Writer and Director: Isabel Quiroz
Jaunty pictures of flamingos and wide pink ribbons decorate the backdrop. There are sparkly clothes and detritus on the stage. A single desk and stool form the play’s only set, furnishing an interrogation cell, lonely bedsit or nightclub. Cherry Sour and the Tragedy of the Pink Flamingo is an intriguing one-woman show, written and directed by Isabel Quiroz. The narrator-protagonist, also played by Quiroz, is a waitress called Cereza, nicknamed Cherry Sour. As the play opens, she has just been arrested for murdering her boyfriend.
The boyfriend in question is Johnny Flamingo (presumably different from the real-life Texan R&B singer of the same name, who died in 2000). The fictional Johnny is a “small-town celebrity” and lead singer of The Pink Flamingos. Songs by this invented glam rock band form the show’s soundscape. They have been recorded by a talented group of musicians: singer Flinn McManus and guitarist Salo Mende with Ricardo Rodriguez on bass and Said Vazquez playing the drums. The lyrics are often biographical and the tunes sometimes familiar.
A committed performance from Quiroz conjures up cockney Johnny, Mexican Cherry, and Cherry’s friend, kind-hearted sex worker Frances. Two pairs of tinted glasses and one pink feathery fan distinguish these three characters. Johnny’s voice is also present as a disembodied recording telling the audience not to take Cherry’s confession of guilt at face value.
The story that unravels has lashings of gore and grit. There are dismembered corpses, spoons and syringes, theft, betrayal, assault, abandonment. A programme note says the play is “based on true stories”, but the script feels strangely clichéd and erratic like a patchwork of crime-drama scenarios. Cherry’s heart-breaking stoicism is almost too flippant and the endless hairpin bends of her push-me-pull-you relationship are disorientating.
There are things to admire.

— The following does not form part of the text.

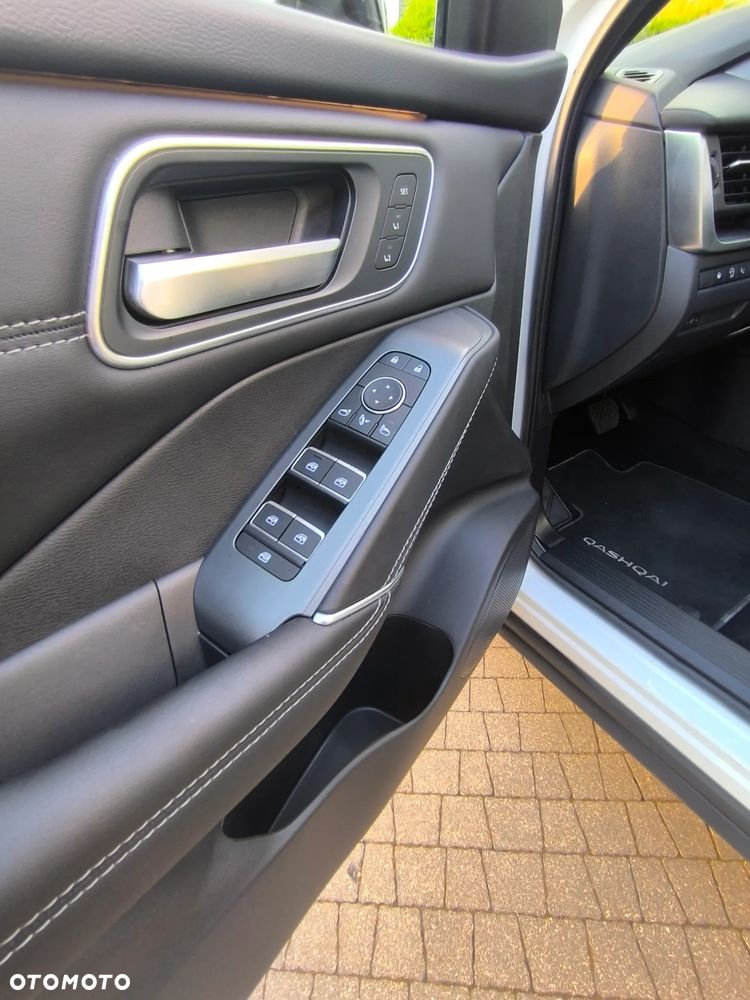 Nissan Qashqai 1.3 DIG-T MHEV Tekna Xtronic - 25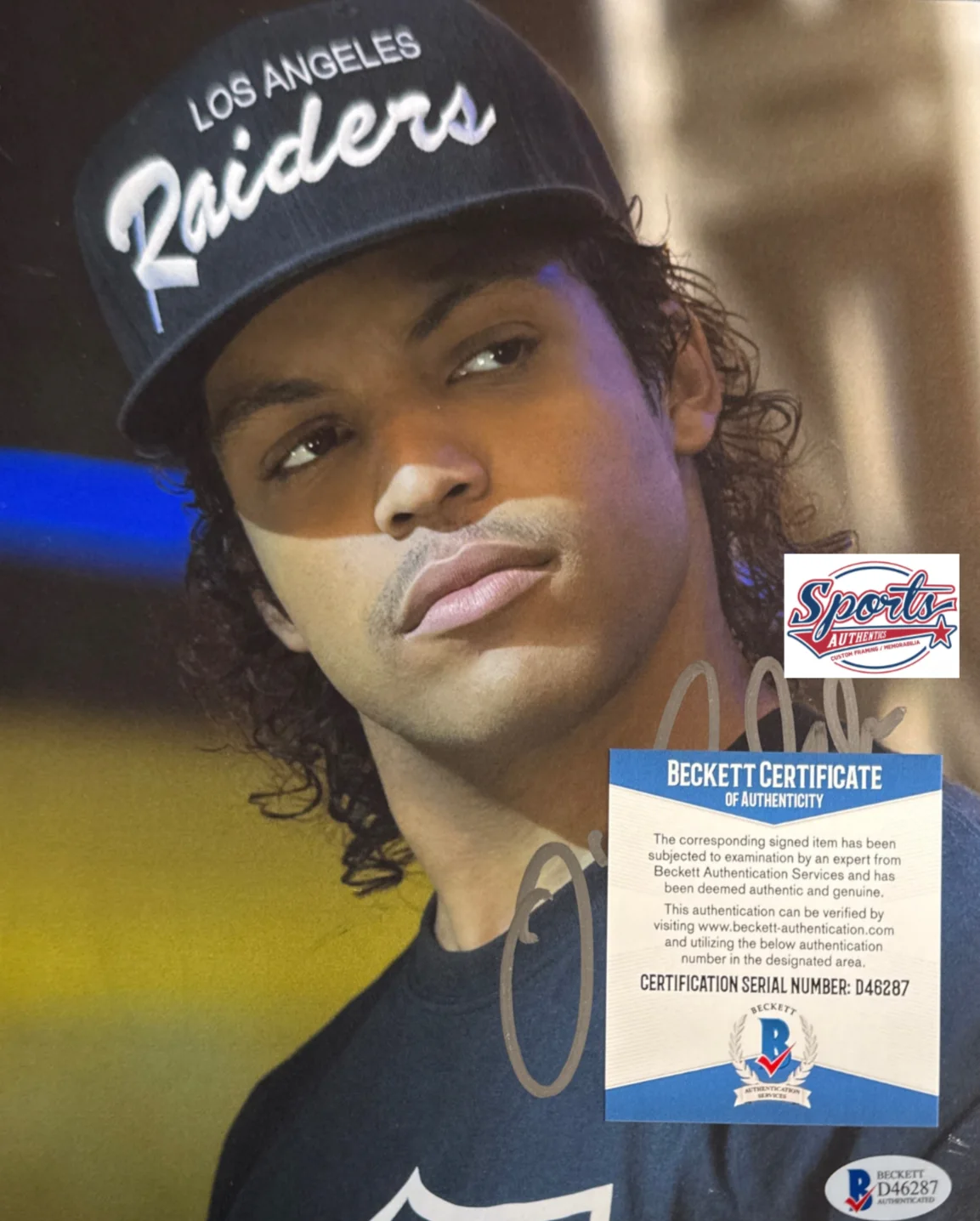 O'Shea Jackson Jr — O'shea Jackson Jr Signed 8x10 Straight Outta Compton Photo BAS D46287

Quiroz embodies her characters with versatile physicality and vocal range. She raises interesting themes like the discomfort of monetising your personal image and life story, the toxic ubiquity of phone cameras (“filming people’s pain”) and the self-referential circus of social media. There are interesting reflections on the role of women. Cherry’s job involves cleaning, serving and entertaining all in one. She later wonders whether 90% of her bad luck is “because I am a woman”.
But ultimately Cherry Sour’s narrative lacks the intimacy of autofiction or the tension of a police procedural. Her rambling tale feels most authentic when she speaks in Spanish. The play was first staged a few years ago in Mexico as Cherry Sour y la Tragedia del Pink Flamingo and feels as though it may have got slightly lost in translation.